JOB: Copy the whole listing below word for word, but leave out the pictures.

--- START ---

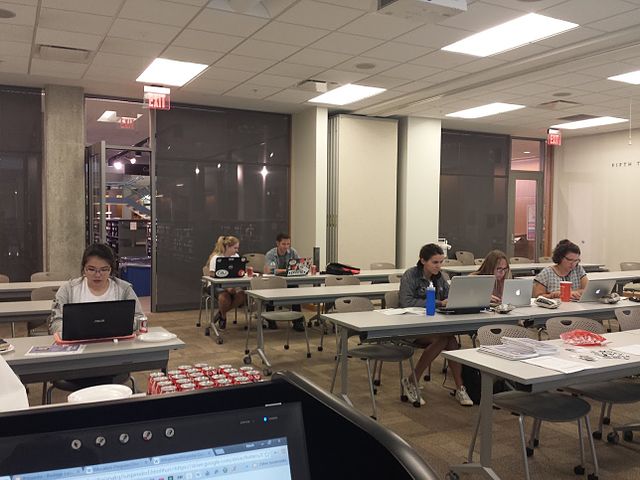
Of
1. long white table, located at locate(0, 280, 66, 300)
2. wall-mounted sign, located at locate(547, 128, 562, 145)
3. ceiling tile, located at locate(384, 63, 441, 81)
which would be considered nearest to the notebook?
long white table, located at locate(0, 280, 66, 300)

--- END ---

FINAL RESULT:
Of
1. long white table, located at locate(0, 280, 66, 300)
2. wall-mounted sign, located at locate(547, 128, 562, 145)
3. ceiling tile, located at locate(384, 63, 441, 81)
which would be considered nearest to the notebook?
long white table, located at locate(0, 280, 66, 300)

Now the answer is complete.